Scale is relevant for the student data, too. To get the number of warp threads I want, 60 students is for once not enough: each data point will be represented twice. I managed 90" warp threads by warping the loom in my office across two long tables, which will help me pack in the data about attendance and student assignments: even using a thin yarn for student data, each assignment takes up a lot of space with 60 students.

The question I kept going back to when reviewing student final project proposals was, "How does this connect to the themes of the class?" It would not have satisfied me, in my instructor hat, for the answer just to be that this weaving is a representation of the class. There's three points that I think make this work:

  1. My relationship to this data: we've talked about Books3 and how clearly some thought went into its construction (so much "Magic Treehouse"!) but we don't have access to that decision-making logic. One of the things that's struck me in talking with the CS students is their attitude towards data: they casually reference grabbing data sets off of Kaggle. With the kind of digital humanities I do and teach, data is never something you can just grab somewhere. Odds are, you're building it -- slowly, painstakingly, and with a great deal of thought and care. You end up with a very different relationship with data that way. I want to apply that kind of thoughtfulness to the data created by this course, considering issues like scale and how it maps to color, and incorporate those elements deliberately into the weaving. If I get Dall-e 3 access before the end of the quarter, I might try dumping in the data and asking it to generate some art and explain it as a point of comparison.
  2. Where your data ends up: the conversations you have with ChatGPT go back into its training data, though you often don't think about it. (The API can be different, but the chat interface is still the primary one for many people.) It's easy to put that out of your mind, but having your data show up in front of you as a physical object (anonymized, but I imagine students can find threads that represent themselves and their work if they look) is much harder to forget about.
  3. Following AI instructions: I tried to ask ChatGPT for weaving advice, as a fairly new weaver. As usual, it wrote superficially fluent prose, and even got fairly detailed, but the actual information about how to implement different designs did not line up especially well with the handbook I picked up from my local library. Add another craft to the list of dubious ChatGPT topics -- honestly, it's kind of amazing it sounded as plausible as it did, given the older age skew of weavers and the amount of information online compared to, e.g. knitting or crochet.

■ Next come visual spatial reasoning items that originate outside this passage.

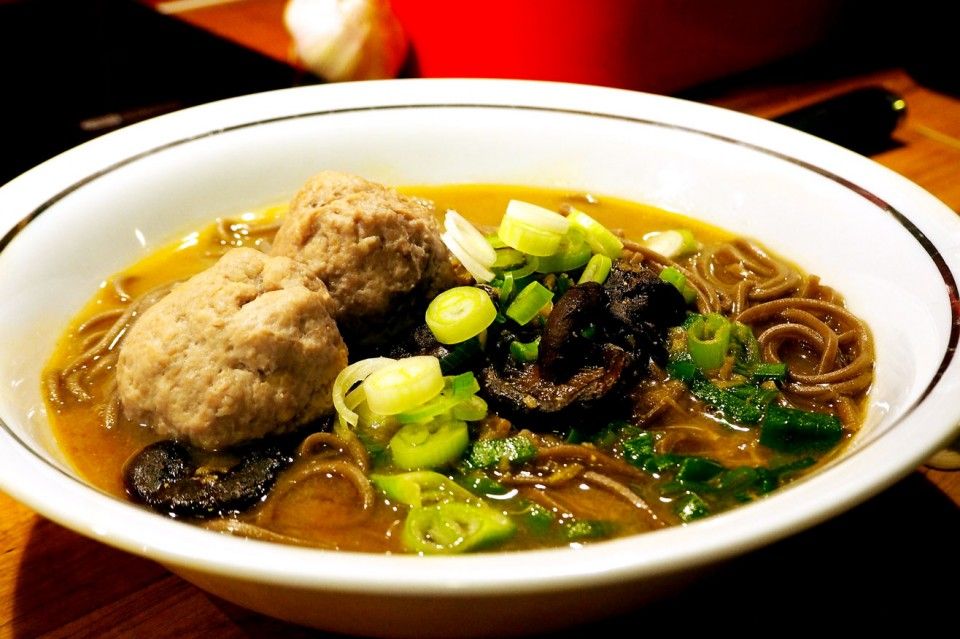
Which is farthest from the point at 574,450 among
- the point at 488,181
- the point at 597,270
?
the point at 488,181

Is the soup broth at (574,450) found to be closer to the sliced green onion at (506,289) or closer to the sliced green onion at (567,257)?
the sliced green onion at (567,257)


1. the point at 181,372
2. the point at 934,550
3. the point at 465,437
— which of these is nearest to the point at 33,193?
the point at 181,372

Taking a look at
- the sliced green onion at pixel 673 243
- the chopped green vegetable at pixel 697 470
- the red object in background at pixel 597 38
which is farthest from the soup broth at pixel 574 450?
the red object in background at pixel 597 38

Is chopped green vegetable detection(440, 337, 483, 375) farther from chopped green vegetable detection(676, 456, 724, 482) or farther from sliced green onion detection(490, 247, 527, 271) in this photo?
chopped green vegetable detection(676, 456, 724, 482)

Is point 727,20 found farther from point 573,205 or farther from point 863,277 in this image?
point 863,277

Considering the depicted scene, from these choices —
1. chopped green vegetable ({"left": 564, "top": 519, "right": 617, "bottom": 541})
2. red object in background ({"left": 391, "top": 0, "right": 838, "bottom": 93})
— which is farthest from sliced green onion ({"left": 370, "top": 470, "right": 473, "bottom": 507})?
red object in background ({"left": 391, "top": 0, "right": 838, "bottom": 93})

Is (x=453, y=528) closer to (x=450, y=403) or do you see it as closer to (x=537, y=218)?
(x=450, y=403)
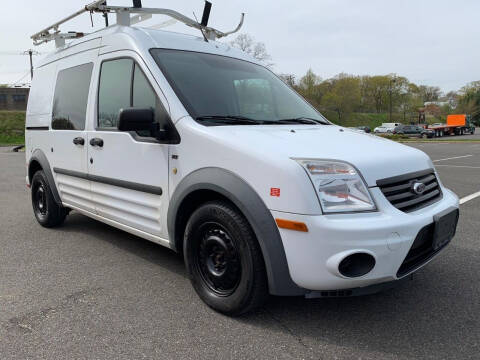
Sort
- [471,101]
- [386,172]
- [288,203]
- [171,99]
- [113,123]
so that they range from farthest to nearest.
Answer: [471,101] → [113,123] → [171,99] → [386,172] → [288,203]

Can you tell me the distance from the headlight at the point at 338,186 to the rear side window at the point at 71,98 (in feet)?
8.76

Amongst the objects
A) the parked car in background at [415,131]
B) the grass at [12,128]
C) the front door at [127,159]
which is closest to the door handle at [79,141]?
the front door at [127,159]

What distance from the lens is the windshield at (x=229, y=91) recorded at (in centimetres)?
323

I had a moment of panic when I finished warping the loom that I had created some kind of abominable hot dog with a condiment buffet.

Warp threads on a rigid heddle loom, in shades of red, yellow, white, and orange

I consoled myself with the idea that I could write it off as a homage to the hot dog / not a hot dog app in Silicon Valley, or maybe there's a story here about how the humanities is treated like some mustard on the hot dog of a CS undergrad education.

Now that I've started adding the actual data, though, I'm more curious than despairing.

One row at a time, it's coming together.